What needs to be done —
Format the lines of the material below as a JSON list of strings, one string per line, leaving out blank lines and the pictures.

Spatial reasoning material —
* Begin *
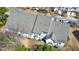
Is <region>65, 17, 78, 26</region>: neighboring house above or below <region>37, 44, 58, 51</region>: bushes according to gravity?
above

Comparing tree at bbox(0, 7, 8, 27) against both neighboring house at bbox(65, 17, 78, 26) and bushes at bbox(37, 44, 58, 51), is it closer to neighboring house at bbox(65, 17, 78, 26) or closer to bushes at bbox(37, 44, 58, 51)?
bushes at bbox(37, 44, 58, 51)

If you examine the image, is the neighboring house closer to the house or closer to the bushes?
the house

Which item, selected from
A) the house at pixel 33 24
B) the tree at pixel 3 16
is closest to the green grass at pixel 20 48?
the house at pixel 33 24

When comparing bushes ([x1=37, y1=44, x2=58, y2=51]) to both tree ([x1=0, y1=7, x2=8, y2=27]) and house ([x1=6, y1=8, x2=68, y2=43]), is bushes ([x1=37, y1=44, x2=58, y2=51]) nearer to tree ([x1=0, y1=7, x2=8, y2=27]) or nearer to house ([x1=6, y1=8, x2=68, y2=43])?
house ([x1=6, y1=8, x2=68, y2=43])

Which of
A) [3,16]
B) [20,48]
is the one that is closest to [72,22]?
[20,48]

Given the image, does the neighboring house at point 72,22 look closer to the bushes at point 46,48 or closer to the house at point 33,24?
the house at point 33,24

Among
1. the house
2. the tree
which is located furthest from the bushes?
the tree

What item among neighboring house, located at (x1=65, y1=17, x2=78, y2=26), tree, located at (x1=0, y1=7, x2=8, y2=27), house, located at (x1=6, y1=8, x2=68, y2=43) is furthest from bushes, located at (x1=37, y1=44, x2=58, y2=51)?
tree, located at (x1=0, y1=7, x2=8, y2=27)

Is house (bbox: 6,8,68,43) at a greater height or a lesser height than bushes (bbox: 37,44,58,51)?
greater

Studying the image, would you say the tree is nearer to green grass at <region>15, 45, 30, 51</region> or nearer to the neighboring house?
green grass at <region>15, 45, 30, 51</region>

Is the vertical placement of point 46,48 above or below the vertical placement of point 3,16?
below

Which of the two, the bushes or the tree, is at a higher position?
the tree

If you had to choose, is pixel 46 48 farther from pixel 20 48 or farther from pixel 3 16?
pixel 3 16

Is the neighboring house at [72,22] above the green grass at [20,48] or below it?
above
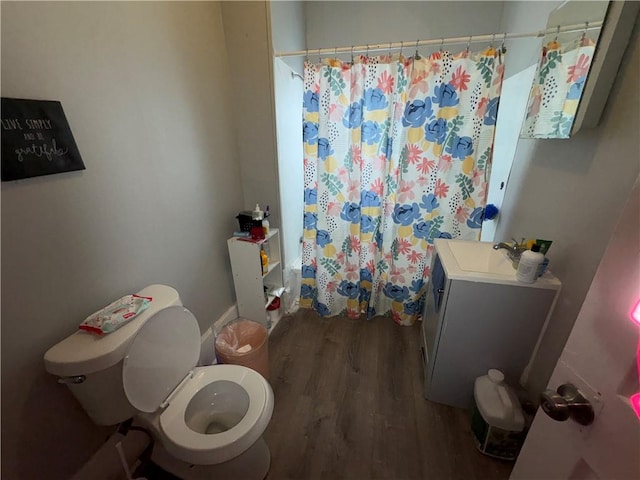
* End *
Solution —
[
  "Is <region>65, 17, 78, 26</region>: neighboring house above or below <region>37, 44, 58, 51</region>: bushes according to gravity?",
  "above",
  "Comparing tree at bbox(0, 7, 8, 27) against both neighboring house at bbox(65, 17, 78, 26) and bushes at bbox(37, 44, 58, 51), is it closer to neighboring house at bbox(65, 17, 78, 26) or closer to bushes at bbox(37, 44, 58, 51)?",
  "bushes at bbox(37, 44, 58, 51)",
  "If you examine the image, is the neighboring house closer to the house or closer to the bushes?",
  "the house",
  "Which item, selected from",
  "A) the house at pixel 33 24",
  "B) the tree at pixel 3 16",
  "is closest to the green grass at pixel 20 48?",
  "the house at pixel 33 24",
  "When comparing bushes ([x1=37, y1=44, x2=58, y2=51]) to both tree ([x1=0, y1=7, x2=8, y2=27]) and house ([x1=6, y1=8, x2=68, y2=43]), is bushes ([x1=37, y1=44, x2=58, y2=51]) nearer to tree ([x1=0, y1=7, x2=8, y2=27]) or nearer to house ([x1=6, y1=8, x2=68, y2=43])?",
  "house ([x1=6, y1=8, x2=68, y2=43])",
  "Which of",
  "A) [3,16]",
  "B) [20,48]",
  "is the one that is closest to [72,22]?",
  "[20,48]",
  "Given the image, does the neighboring house at point 72,22 look closer to the bushes at point 46,48 or closer to the house at point 33,24?",
  "the house at point 33,24",
  "Among",
  "1. the house",
  "2. the tree",
  "which is located furthest from the bushes?",
  "the tree",
  "What item among neighboring house, located at (x1=65, y1=17, x2=78, y2=26), tree, located at (x1=0, y1=7, x2=8, y2=27), house, located at (x1=6, y1=8, x2=68, y2=43) is furthest from bushes, located at (x1=37, y1=44, x2=58, y2=51)?",
  "tree, located at (x1=0, y1=7, x2=8, y2=27)",
  "Is house (bbox: 6,8,68,43) at a greater height or a lesser height than bushes (bbox: 37,44,58,51)?",
  "greater",
  "Studying the image, would you say the tree is nearer to green grass at <region>15, 45, 30, 51</region> or nearer to the neighboring house?",
  "green grass at <region>15, 45, 30, 51</region>",
  "Is the vertical placement of point 46,48 above or below the vertical placement of point 3,16?",
  "below",
  "Which of the two, the bushes or the tree, is at a higher position?",
  "the tree",
  "If you had to choose, is pixel 46 48 farther from pixel 20 48 or farther from pixel 3 16?",
  "pixel 3 16",
  "Is the neighboring house at [72,22] above the green grass at [20,48] or below it?",
  "above"
]